My hair still damp, I just walked in the door from an outdoor lunchtime reading in Bryant Park that proved to have the second most exciting weather of any poetry readings I've attended. The most exciting was a year ago, when I flew to Buffalo to attend a conference at U Buffalo on Robert Creeley and landed in the midst of a gathering early October blizzard. By the time I made it downtown where the reading was getting underway in a church on the main boulevard, it was flurrying heavily, and just as Robin Blaser got up to read, an overwhelming fusillade of thunder boomed through the gallery. I remember Blaser raising his arms in mock triumph before continuing. It was obviously uninterpretable (no more than the paranoid who holds the airplane or the world aloft through their compunction) and yet totally appreciated, simultaneously overstating and understating the Importance of Art in the face of Nature as an answer that could be tiny and also sufficient. Blaser, not large, was perhaps taking credit where credit was due.

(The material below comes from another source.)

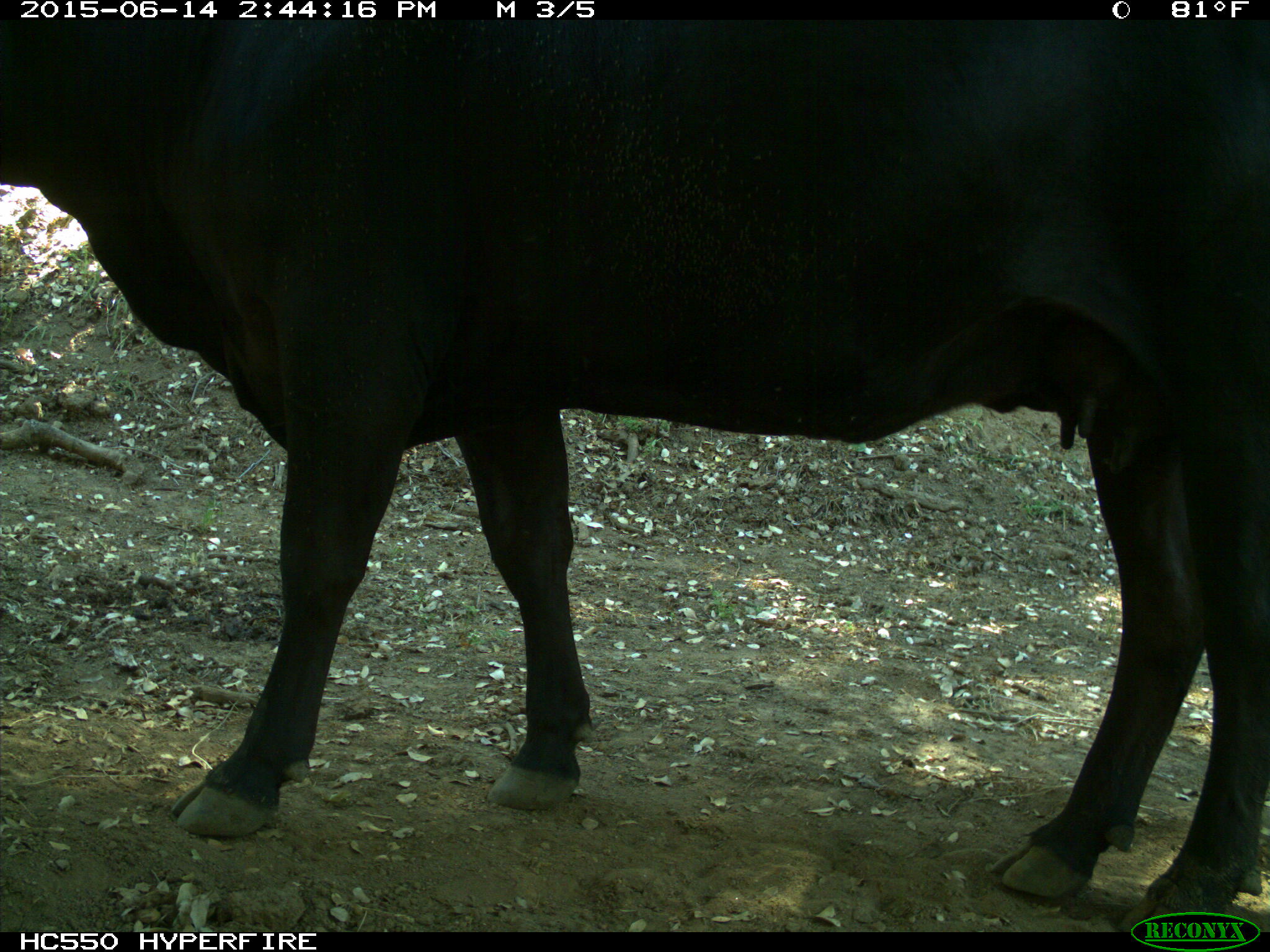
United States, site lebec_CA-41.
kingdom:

And yet the weather did win after all; I never made it to the conference. Instead, braving the highways of Buffalo in snow so thick with lake effect as to make the road signs literally unreadable, where I holed up during a total electricity blackout in a Marriott in full-on emergency mode: the electric locks on the rooms requiring manual keys and the stocks of snack-size potato chips and irradiated apples running low as the generator's gas supply dwindled. For twenty-four hours it was the apocalypse and then the plows arrived with fresh supplies of early autumn.
This time the squall arose through midtown as Joshua Clover stood behind a microphone in Bryant Park's so-called Reading Room. It had already been drizzling around the tent but the rain grew in intensity as Clover read (he suggested at the outset that the scenery was appropriately apocalyptic, and given the oddity of his reading his elegy-for-modernity-through-pop-wizardry poems on September 11 -- compounded with a setting next door to the Fashion Week tent -- one was inclined to believe him) until, interrupting the second work of a line, a huge crash resounded overhead. I wondered across the park what the runway models in their air-conditioned pavillion took as their proximate cause, which seemed surely the appropriate thought to be having: not, what should we do, but, what was it we did.
The fact that the next time Clover repeated the same word - "Capital" - the same thunder replied in its gospel call-and-response only compounded the humor, the avowedly secular death's door conversion. It was money's fault, wasn't it. (Or not fault--laugher.)
And the thing about opulence is someone will always enjoy it. (The recent Paul Goldberger article in the New Yorker lauding the new Stern palace on CPW reads like an advertisement--pay no attention to the man behind the curtain, etc.) Clover reminded me of this through the title of one of his terrific poems, which referred to the first mall in the world ever constructed, in Brussels: the Galleries St-Hubert. As if by some force, Farrah and I were drawn through the central streets of Brussels to the glassed promenade when we visited Belgium last year. I would glibly call it an American thing, and yet only in imitation.
We had a free evening and returned in the mall to a movie theater sliced off the Rue de la Reine to see the excellent, conveniently wordless German documentary Our Daily Bread. Annals of late capitalism, the film presents completely compelling images of the efficient, heavily mechanized food production system that can vacuum every nut from a well-shaken tree, carefully cover acres of root vegetable furrows in gleaming mylar blankets, and, with only a resolute, industrial thud, truss pigs calmly onto an elegant stainless steel Catherine wheel and unzip them at the belly. It's an unsparing film to watch, but excellent and inspiring, offering stories from the slow motion apocalypse that has been going on, to judge by the two-century mall on Brussels' Grand-Place, basically forever. Cue the sound effects, turn down the iPods.